▶ Extract to read
○ ○ ○

WASHINGTON, May 7, 2012 — Something awful happened on the way to the 21st Century. This should have been the new American century, but by the time the Republican Party got through with us, we were a country, battered, on its knees, reeling from the body blows.

Instead of hanging their heads in shame, Republicans had the gall to call it Leadership and now advocate for more of the same. Sadly, many Americans caught up in their own web of paranoia, don’t understand why their government failed them, hearing only pithy sound bites that somehow strike a chord in their frightened souls:

“Government is too big.”

“Taxes are too high.”

“The government wants our guns.”

“Government is interfering in our lives.”

“Socialist Obama is not Christian or American.”

“Illegals are running across the border in droves, destroying our country.”

“Most Democrats in Congress are Communists or Socialists like Nancy Pelosi.”

The Republicans have successfully bamboozled many Americans into thinking the very policies under President George W. Bush which led us to the brink of economic catastrophe are the ones we not only need to return to, but need to double down on, i.e. the Ryan Budget.

New Book Doesn’t Shrink from Reality

Just out and stirring up debate

A new book, “It’s Even Worse Than It Looks: How the American Constitutional System Collided With the New Politics of Extremism,” by Congressional scholars Thomas Mann, a senior fellow at the moderate think tank Brookings Institute, and Norman J. Ornstein, resident scholar at the conservative American Institute, confronts our uniquely American problem head on.

The big surprise is that even Ornstein, a long time Conservative, shakes his head in disbelief at what is happening to our country, writing with Mann:

“We have been studying Washington politics and Congress for more than 40 years, and never have we seen them this dysfunctional. In our past writings, we have criticized both parties when we believed it was warranted. Today, however, we have no choice but to acknowledge that the core of the problem lies with the Republican Party.”

Anyone who has studied Congress since the 2010 elections has to be appalled, no matter what political party s/he supports. Ever since Senate Minority Leader Mitch McConnell (R-Ky.) proclaimed in the fall of 2010 that “The single most important thing we want to achieve is for President Obama to be a one-term president,”  the Republicans have successfully sabotaged every initiative that Obama has attempted, including improving the economy. If the economy stays in the tank, Republicans, so goes their thinking, can win in November. And if it means gridlock through the use of the arcane filibuster rule, then so be it.

No wonder the latest Rasmussen poll found that only 8% of the likely voting public believes Congress is doing a good or excellent job.

Then there are the likes of Tea Party Congressman Bobby Schilling (R-Ill.), who when asked by a constituent whether President Obama had campaigned to “make America fail,” answered by saying of the slow climb out the Great Recession: “A lot of people think this is being done on purpose.” Got that right, Congressman, but it is not a President Obama diabolical plot, but the Republican game plan.

○ ○ ○

▶ Instructions
- A) Sum up the opinion piece about Congress in two sentences.
- B) Please translate this sentence from the opinion piece about Congress into Spanish: "No wonder the latest Rasmussen poll found that only 8% of the likely voting public believes Congress is doing a good or excellent job."
- C) Go on with the opinion piece about Congress, starting after its final sentence.

○ ○ ○

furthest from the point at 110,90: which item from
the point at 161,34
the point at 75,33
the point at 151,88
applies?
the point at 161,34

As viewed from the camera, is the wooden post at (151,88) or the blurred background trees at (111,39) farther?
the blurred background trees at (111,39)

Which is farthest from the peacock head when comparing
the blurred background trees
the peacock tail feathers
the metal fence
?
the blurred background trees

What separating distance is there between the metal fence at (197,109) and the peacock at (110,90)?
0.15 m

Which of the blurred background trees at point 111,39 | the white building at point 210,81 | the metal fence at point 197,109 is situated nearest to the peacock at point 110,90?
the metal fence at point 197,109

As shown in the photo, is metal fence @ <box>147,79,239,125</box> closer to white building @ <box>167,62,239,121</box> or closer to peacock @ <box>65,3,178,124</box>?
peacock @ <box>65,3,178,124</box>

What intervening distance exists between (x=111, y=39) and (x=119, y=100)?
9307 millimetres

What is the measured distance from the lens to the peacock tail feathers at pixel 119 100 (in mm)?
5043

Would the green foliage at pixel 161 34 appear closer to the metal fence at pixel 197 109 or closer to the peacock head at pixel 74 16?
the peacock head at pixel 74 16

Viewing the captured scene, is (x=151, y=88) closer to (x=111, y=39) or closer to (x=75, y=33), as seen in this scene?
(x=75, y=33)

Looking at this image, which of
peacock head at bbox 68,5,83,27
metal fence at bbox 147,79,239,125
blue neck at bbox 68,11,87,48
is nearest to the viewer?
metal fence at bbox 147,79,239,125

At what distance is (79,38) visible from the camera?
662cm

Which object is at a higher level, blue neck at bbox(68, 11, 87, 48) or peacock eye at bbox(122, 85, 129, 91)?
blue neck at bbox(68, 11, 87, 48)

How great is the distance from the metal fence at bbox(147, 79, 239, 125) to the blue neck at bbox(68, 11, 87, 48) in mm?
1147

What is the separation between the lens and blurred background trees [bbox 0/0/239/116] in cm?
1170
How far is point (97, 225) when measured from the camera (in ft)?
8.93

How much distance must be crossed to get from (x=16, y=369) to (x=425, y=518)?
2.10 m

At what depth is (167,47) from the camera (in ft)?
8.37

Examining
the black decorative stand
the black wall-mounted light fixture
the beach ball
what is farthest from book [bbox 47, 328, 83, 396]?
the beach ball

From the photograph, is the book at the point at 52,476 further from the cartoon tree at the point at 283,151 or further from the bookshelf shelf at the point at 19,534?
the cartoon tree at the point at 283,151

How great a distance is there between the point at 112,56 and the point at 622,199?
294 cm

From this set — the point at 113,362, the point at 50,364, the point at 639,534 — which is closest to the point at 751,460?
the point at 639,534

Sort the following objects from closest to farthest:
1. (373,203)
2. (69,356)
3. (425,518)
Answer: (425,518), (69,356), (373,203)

○ ○ ○

▶ Task responses
- A) The opinion piece argues that Republicans left the country battered at the start of the new century and have misled many Americans into wanting a return to the policies of President George W. Bush, doubled down on in the Ryan Budget. It cites a new book by Congressional scholars Thomas Mann and Norman J. Ornstein, who write that they have never seen Washington this dysfunctional and that the core of the problem lies with the Republican Party, and it says Republicans have sabotaged every initiative President Obama has attempted since 2010.

- B) Con razón la última encuesta de Rasmussen encontró que solo el 8 % del público que probablemente votará cree que el Congreso está haciendo un trabajo bueno o excelente.

- C)
Why Has the GOP Tolerated Inflammatory Rhetoric?

However, when we hear Congressman Allen West (R-Fla.) proclaim that 78-81 Democrats in Congress are members of the Communist Party, we tend to write him off as merely a wing nut, but when the leaders of his own party don’t shut down such extremist views, which are damaging to any sense of collegiality in Congress, then the public says, “Pox on both your Houses.”

So why is such vitriol even tolerated by the Republican leadership? In their crazed desire to win at any cost, the GOP leadership has sold its soul to the devil. They are terrified by the influence of the Tea Party, which they initially encouraged, not realizing they had a tiger by the tail. They cower before the likes of Grover Norquist, the billionaire’s best friend, and his group Americans for Tax Reform. Nearly every Republican in Congress has signed the Norquist pledge, aka the Taxpayer Protection Pledge, vowing never, ever to raise taxes or even close loopholes in the tax code.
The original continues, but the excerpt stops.